:: 課題の内容 ::
提示文によると、W-NIKKOR 3.5cm/f1.8の光学系は何群何枚の、どの型の構成か答えよ。

今回は当方での扱いが初めてになるモデルNikon製「W-NIKKOR 3.5cm/f1.8 (NS)」のオーバーホール/修理です。ご依頼の内容は「光学レンズ内のクモリ除去」と「ヘリコイドのトルク改善」になります。この「Nikon Sマウント」のモデルは今までに幾つか整備してきましたが総じてヘリコイドのトルクが軽すぎる状態に陥っており、ほぼ「スカスカ状態」と言って良いでしょうか・・今回の個体も同じで当初届いた現物を確認すると「スカスカ状態」でした。

しかし、そもそも構造としてレンジファインダー・フィルムカメラに装着する前提での設計ですからヘリコイドのネジ山距離が大変短く、且つピッチの大きなネジ山なのでネジ山数が極端に少ないことからくる「軽いトルク感」と言わざるを得ません。相当な重い粘性のグリースを塗らない限りは、このトルクを重くすることはできませんが残念ながら、そのようなヘリコイド・グリースを塗布すると油成分が少しでも揮発した途端に距離環が動かなくなってしまいます。以前、この「Nikon Sマウント」のコシナ製モデルを整備した際にご依頼者様からコシナサービスでもトルク感を重くすることはできないと言われたというお話を教えて頂きました。おそらくヘリコイドの設計上の関係からそのような回答になってしまうのだと推測できます。

【モデルバリエーション】

前期型

レンズ銘板:W-NIKKOR・C

後期型

レンズ銘板:W-NIKKOR

筐体の色はブラックとシルバーの2つのバージョンが存在しているようですし、ライカの「L39」スクリューマウントのモデルも別に存在します。外観上のバリエーション相違としては単にレンズ銘板の「C」刻印の有無しか違いがありませんが実際には光学系内の光学硝子レンズに使われている硝子材に「酸化トリウム」を含有しているか否かの相違があるようです。今回ご依頼頂いた個体は「後期型」にあたり光学系内には「酸化トリウム」を含有していないようです。

光学系は5群7枚の拡張クセノター型になり従来のクセノター型後群成分に貼り合わせレンズ (2枚の光学硝子レンズを接着剤を使って貼り合わせてひとつにしたレンズ群) のダブレットを1つ追加した構成になっています。「NIKKOR千一夜物語」を見ると、それによって球面収差やコマ収差、或いは倍率による色収差改善を狙った設計であることが記載されています。

今回届いた個体はバラす前の実写確認で光学系内に非常に薄いクモリが生じている影響からコントラストの低下を招いていることが確認できましたが本来はシッカリしたコントラストで鋭いピント面を構成する素晴らしい描写をしているモデルです・・「こちらのページ」にFlickriverでの実写を検索しましたので興味がある方はご覧下さいませ。カラー写真では「マップカメラ」さんの「KASHAPA for LEICA」に掲載されている写真がこのモデルの特徴を良く現しており大変上手く撮影されていらっしゃいます・・当方は個人的にこのような描写性が大変好きです。当ページの最後にあるオーバーホール後にミニスタジオで撮った実写をご覧頂くと分かりますが、非常に暗部に粘りがあり容易に黒潰れしない階調表現の素晴らしさがこのモデルにはあるようです。素晴らしいモデルですね・・。

:: データ抜粋 ::
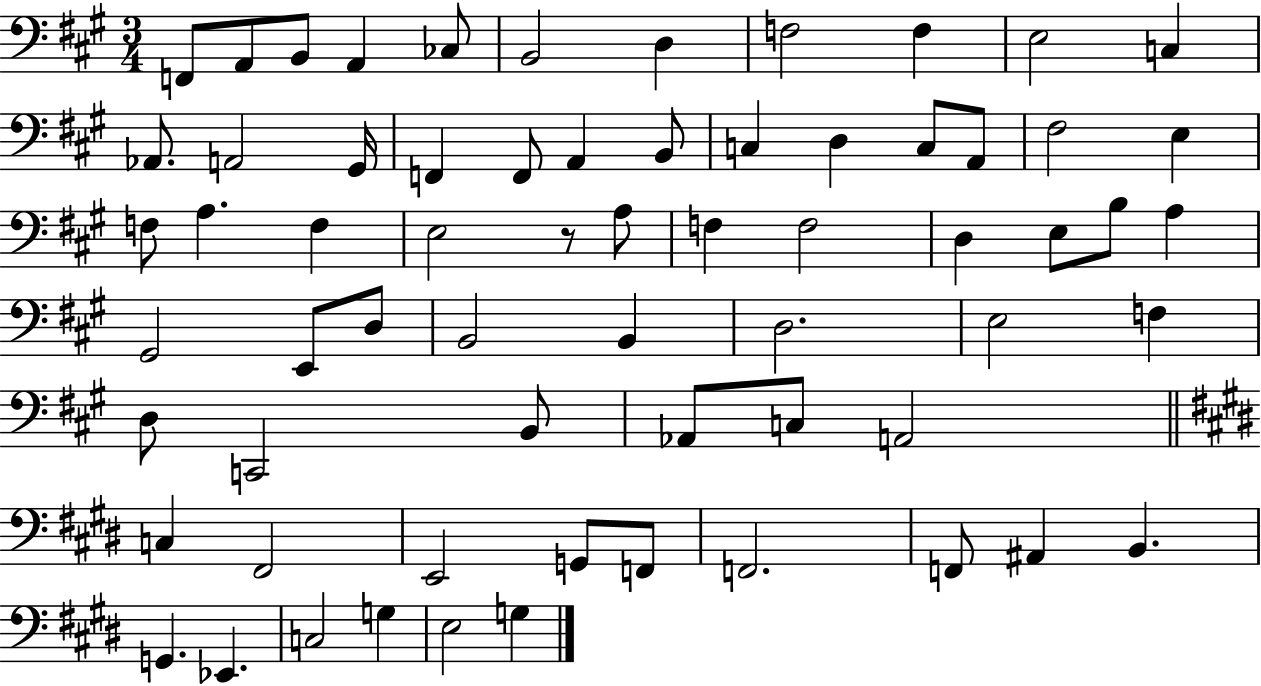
F2/e A2/e B2/e A2/q CES3/e B2/h D3/q F3/h F3/q E3/h C3/q Ab2/e. A2/h G#2/s F2/q F2/e A2/q B2/e C3/q D3/q C3/e A2/e F#3/h E3/q F3/e A3/q. F3/q E3/h R/e A3/e F3/q F3/h D3/q E3/e B3/e A3/q G#2/h E2/e D3/e B2/h B2/q D3/h. E3/h F3/q D3/e C2/h B2/e Ab2/e C3/e A2/h C3/q F#2/h E2/h G2/e F2/e F2/h. F2/e A#2/q B2/q. G2/q. Eb2/q. C3/h G3/q E3/h G3/q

:: 回答 ::
5群7枚の拡張クセノター型である。